Brief >>
Duplicate the passage of the rebasing-merges proposal that runs from "By accepting the" up to and including "rebase merge commits.".

Selected excerpt >>
[RFC v2] Rebasing merges: a jorney to the ultimate solution (Road Clear)

Sergey Organov Tue, 06 Mar 2018 05:26:59 -0800

Hi,

This is v2 of my "Rebasing merges" proposal.


Significant changes are:

1. Fixed mistake in the final merge step in the original proposal: wrong
   merge base was used. Thanks everybody who provided test-cases, and
   special thanks to Igor Djordjevic <[email protected]> for
   implementing and testing a few variants of the method.

2. Added discussion of the exact place where handling of special
   frequent cases such as "git merge -ours", if any, should go.

3. I now use "True Merge" name instead of former "Trivial Merge", to
   avoid confusion with what Git documentation calls "trivial merge",
   thanks to Junio C Hamano <[email protected]> for pointing this out.

During discussion of the original proposal, yet another way of
implementing a true rebase of a merge commit has been suggested by
Phillip Wood <[email protected]>[1]. His method also gathers
the changes on both sides of the merge and then merges them back to the
original merge, so both methods have similar concept and differ in
implementation. It looks like both implementations bring the same
result, at least it was so in the limited testing that Igor performed.

[1] 
https://public-inbox.org/git/[email protected]/


-------8<-------------8<------

By accepting the challenges raised in recent discussion of advanced
support for history rebasing and editing in Git, I hopefully figured out
a clean and elegant method of rebasing merges that I think is "The Right
Way (TM)" to perform this so far troublesome operation. ["(TM)" here has
second meaning: "True Merge" (TM), see below.]

Let me begin with quick outline of the method, to illustrate the
simplicity of the approach, and special thanks here must go to "Johannes
Sixt" <[email protected]> for his original bright idea to use "cherry-pick
-m1" to rebase merge commits.

Dataset excerpts >>

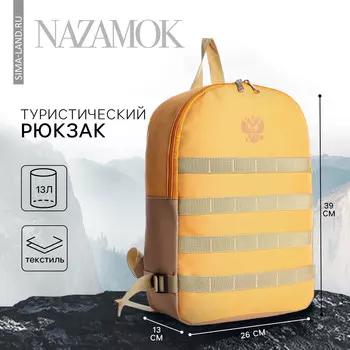 Рюкзак мужской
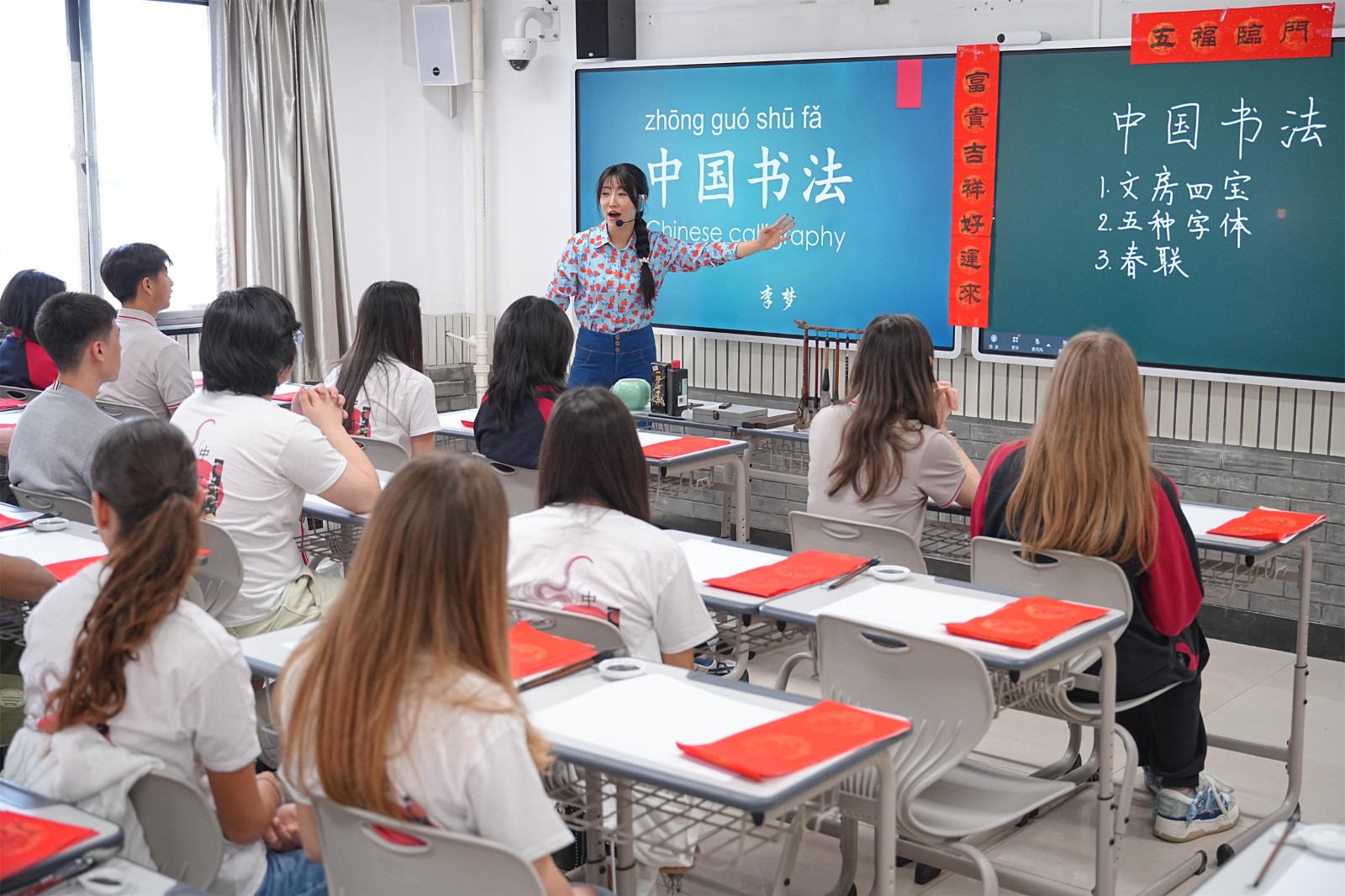 20250428995776.jpg LBY09376.jpg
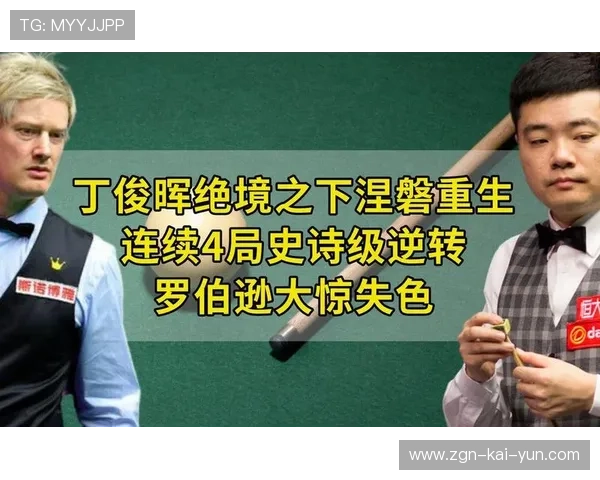 赛场上那些永难忘怀的逆转史诗！，比赛逆转的句子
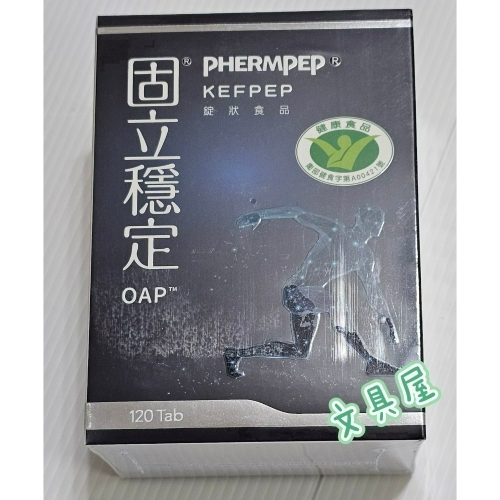 ☆文具屋☆最後優惠價 固立穩定OAP活性激肽關鍵錠 鈣 明山玫伊購入保證原廠公司貨 愷爾氏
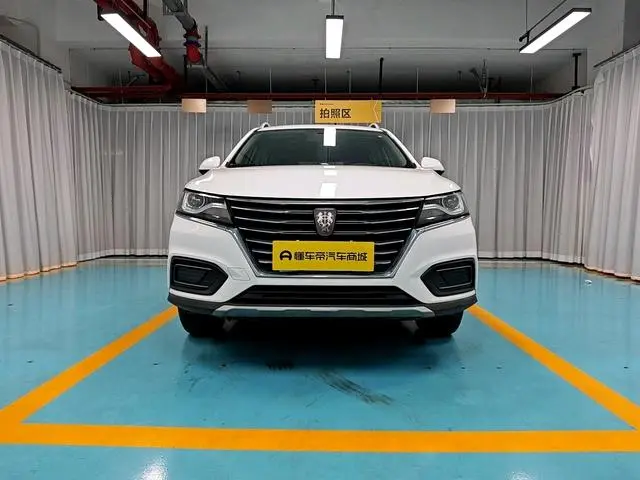Roewe Roewe RX5 330TGI automatic national Tide version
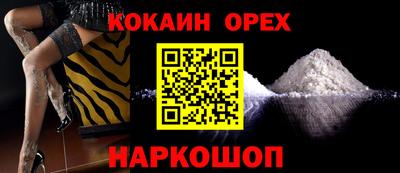 COCAINE Рузаевка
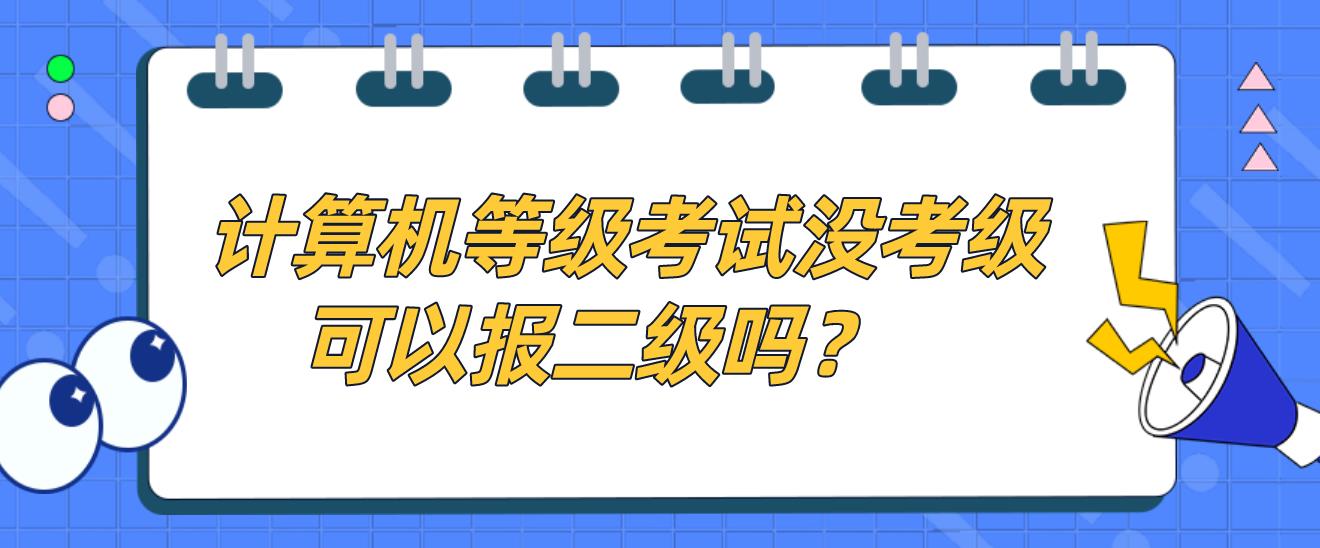 计算机等级考试没考一级可以报二级吗？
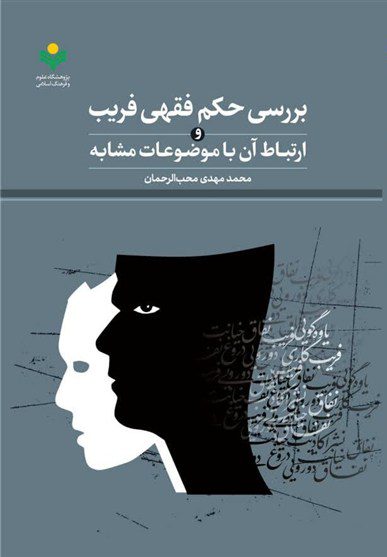 Deception in Islamic Jurisprudence: An Analysis
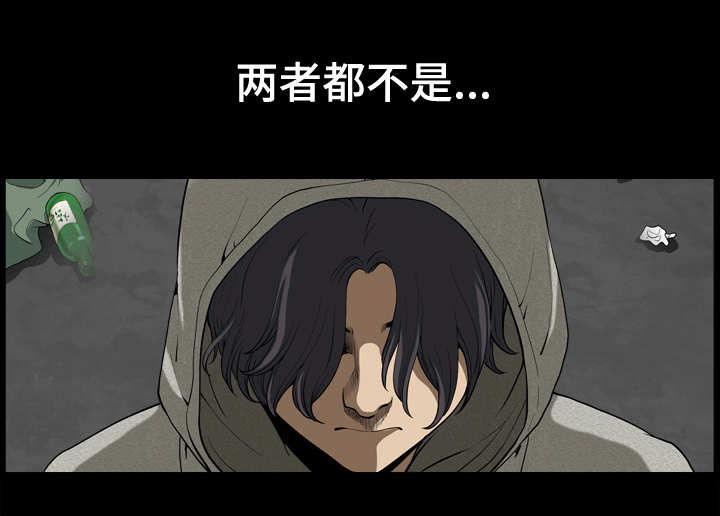 第15章：两者都不是11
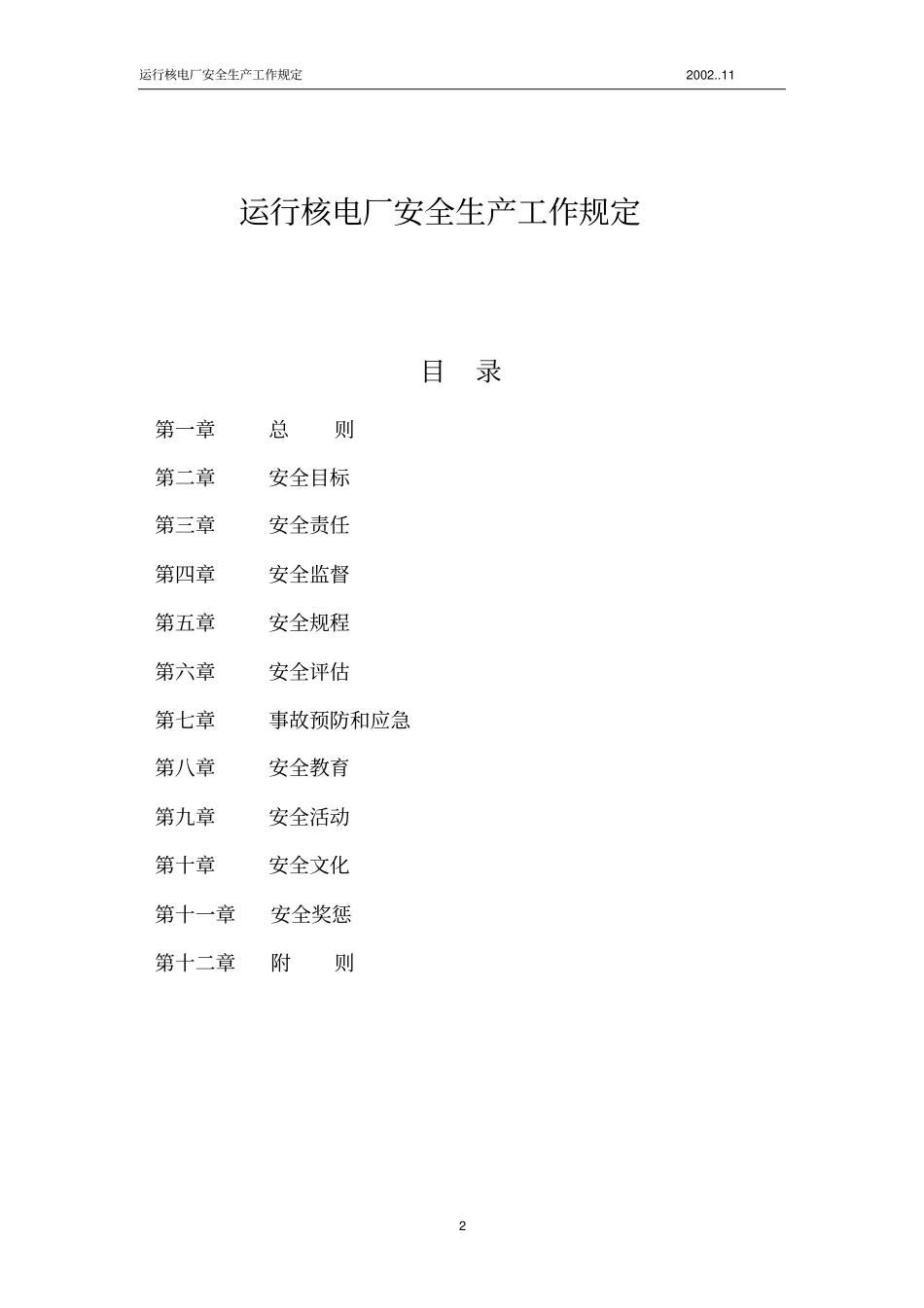 运行核电厂安全生产工作规定_第2页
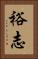 裕志 Vertical Portrait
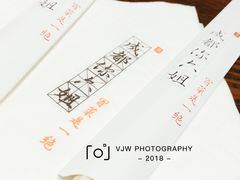 餐具摆设-成都你六姐·牛肉冒菜(城市集市合生汇店)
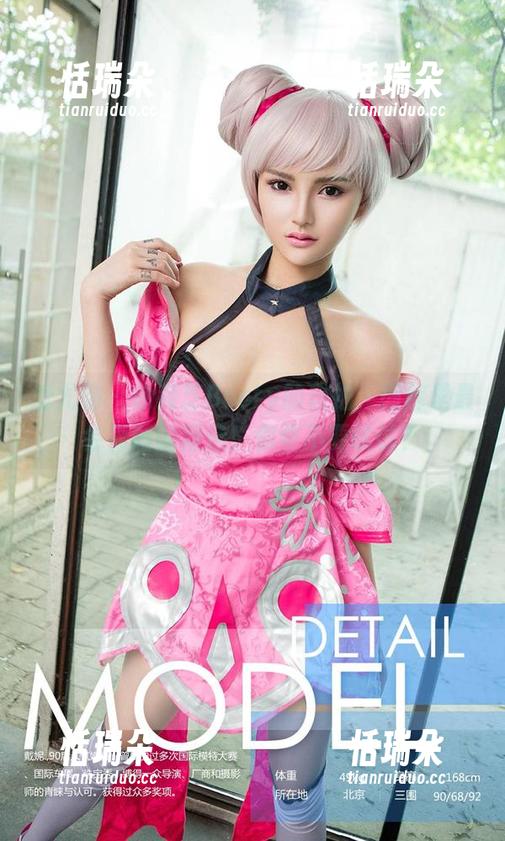 爱尤物-徐莉芝Booty 爱尤物 - 徐莉芝Booty的自拍,图库里最会卖萌的精选!你要不要试试?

Solution for this exercise >>
By accepting the challenges raised in recent discussion of advanced
support for history rebasing and editing in Git, I hopefully figured out
a clean and elegant method of rebasing merges that I think is "The Right
Way (TM)" to perform this so far troublesome operation. ["(TM)" here has
second meaning: "True Merge" (TM), see below.]

Let me begin with quick outline of the method, to illustrate the
simplicity of the approach, and special thanks here must go to "Johannes
Sixt" <[email protected]> for his original bright idea to use "cherry-pick
-m1" to rebase merge commits.